You say you want me to be direct. Say what I mean, spit it out, stop talking
in circles.
Well I'm not like you, so dependent on the surface
I'm 100% metaphorical, and my train of thought runs underground
and I can't tell you how I feel, because I know how you'll misconstrue what's so very simple
oh and I know all the ways you'd open up to me
just to shut me down
This dissolution will not find its resolve within any rational time period. I've picked through your bag of tricks, and drawn out my own conclusions.

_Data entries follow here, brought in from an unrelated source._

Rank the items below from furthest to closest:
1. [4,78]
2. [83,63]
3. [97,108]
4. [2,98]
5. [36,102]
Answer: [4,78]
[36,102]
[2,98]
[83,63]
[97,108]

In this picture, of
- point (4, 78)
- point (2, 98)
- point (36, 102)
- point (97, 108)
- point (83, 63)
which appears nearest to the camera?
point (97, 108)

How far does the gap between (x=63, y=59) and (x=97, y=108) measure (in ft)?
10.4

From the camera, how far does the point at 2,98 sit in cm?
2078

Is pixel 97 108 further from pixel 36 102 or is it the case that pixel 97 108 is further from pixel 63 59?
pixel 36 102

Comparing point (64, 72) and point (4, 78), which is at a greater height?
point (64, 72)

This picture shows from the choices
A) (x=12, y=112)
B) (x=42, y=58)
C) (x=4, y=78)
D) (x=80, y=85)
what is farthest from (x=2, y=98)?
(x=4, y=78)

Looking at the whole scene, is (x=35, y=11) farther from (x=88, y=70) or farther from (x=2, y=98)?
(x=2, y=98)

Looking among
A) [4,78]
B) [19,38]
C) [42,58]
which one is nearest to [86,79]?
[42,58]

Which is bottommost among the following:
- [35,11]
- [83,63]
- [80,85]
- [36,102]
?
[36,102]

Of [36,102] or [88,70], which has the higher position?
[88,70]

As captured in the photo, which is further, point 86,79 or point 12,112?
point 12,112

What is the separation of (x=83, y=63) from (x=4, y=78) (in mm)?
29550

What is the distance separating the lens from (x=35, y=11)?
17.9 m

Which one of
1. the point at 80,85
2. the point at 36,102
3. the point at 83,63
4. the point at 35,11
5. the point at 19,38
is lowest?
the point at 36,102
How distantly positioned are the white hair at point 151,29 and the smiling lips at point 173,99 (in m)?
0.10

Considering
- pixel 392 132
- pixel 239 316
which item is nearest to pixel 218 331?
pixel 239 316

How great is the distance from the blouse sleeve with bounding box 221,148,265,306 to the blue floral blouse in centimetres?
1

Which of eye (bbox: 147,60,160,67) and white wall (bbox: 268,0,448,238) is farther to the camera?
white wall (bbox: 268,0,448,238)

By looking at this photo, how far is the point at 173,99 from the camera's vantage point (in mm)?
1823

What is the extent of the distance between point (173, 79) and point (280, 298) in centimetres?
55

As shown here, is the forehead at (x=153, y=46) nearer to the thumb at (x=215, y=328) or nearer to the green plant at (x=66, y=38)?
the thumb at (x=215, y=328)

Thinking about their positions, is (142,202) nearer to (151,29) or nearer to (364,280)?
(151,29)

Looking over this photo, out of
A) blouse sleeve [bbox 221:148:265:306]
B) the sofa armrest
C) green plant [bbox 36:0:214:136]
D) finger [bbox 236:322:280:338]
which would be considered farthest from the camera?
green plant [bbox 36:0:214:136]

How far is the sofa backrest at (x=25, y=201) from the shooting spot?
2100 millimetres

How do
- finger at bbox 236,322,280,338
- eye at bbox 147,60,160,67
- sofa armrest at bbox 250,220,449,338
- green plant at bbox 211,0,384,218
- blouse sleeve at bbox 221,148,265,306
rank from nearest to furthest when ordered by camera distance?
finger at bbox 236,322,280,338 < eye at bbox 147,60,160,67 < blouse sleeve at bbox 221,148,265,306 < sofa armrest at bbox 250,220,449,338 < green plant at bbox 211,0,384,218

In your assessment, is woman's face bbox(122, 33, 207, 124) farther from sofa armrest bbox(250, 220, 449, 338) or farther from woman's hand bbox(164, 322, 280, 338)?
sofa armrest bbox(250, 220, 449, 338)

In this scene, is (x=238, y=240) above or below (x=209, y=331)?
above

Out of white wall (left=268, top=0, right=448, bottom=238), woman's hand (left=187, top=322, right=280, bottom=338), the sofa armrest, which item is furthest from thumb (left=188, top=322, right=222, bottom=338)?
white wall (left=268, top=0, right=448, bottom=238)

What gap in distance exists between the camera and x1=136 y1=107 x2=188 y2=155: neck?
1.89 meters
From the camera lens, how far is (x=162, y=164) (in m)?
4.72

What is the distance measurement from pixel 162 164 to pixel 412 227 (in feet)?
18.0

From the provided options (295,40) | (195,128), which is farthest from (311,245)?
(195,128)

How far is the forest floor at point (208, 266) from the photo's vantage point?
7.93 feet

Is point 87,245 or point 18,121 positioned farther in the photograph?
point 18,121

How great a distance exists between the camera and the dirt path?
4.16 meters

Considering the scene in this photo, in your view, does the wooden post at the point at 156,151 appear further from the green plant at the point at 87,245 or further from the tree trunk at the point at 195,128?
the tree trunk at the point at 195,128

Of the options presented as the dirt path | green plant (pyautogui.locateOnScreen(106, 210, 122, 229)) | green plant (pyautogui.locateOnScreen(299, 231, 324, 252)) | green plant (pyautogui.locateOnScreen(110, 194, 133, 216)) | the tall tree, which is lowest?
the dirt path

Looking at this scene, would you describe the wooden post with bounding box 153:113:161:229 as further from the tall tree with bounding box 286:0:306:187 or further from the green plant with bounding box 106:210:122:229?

I don't trust you, I want to
but it just doesn't stick
ya'know
It just doesn't feel like I can
My situation warrants caution, has all the red flags,
flashing lights and blaring sirens, And I know that in love you
take your chances, still I can't help but feel responsible for
the pain I bring upon myself
And you'll go and I'll let you go
And you'll know that you had me at my best
And you'll go and I'll know that I did everything I can
don't pretend that we haven't preyed upon selfishness
We have bathed in it but now somehow it doesn't feel as rewarding
And I guess that's because we are different people
I'm not who I was before
going nowhere
Yes we are different people in different places
And I'm not that type of fun no more
I know nothing will change. I know nothing will come of this.
I'll still feel estranged, and you'll still kill yourself to reassure me.
With all that's been said… all that's gone unnoticed I can't help myself
I still want you, it goes on
You'll never understand the chain of events as they are unfolding,
you'll always question what I want from you.
You never did get it you never could grasp what I've done for you.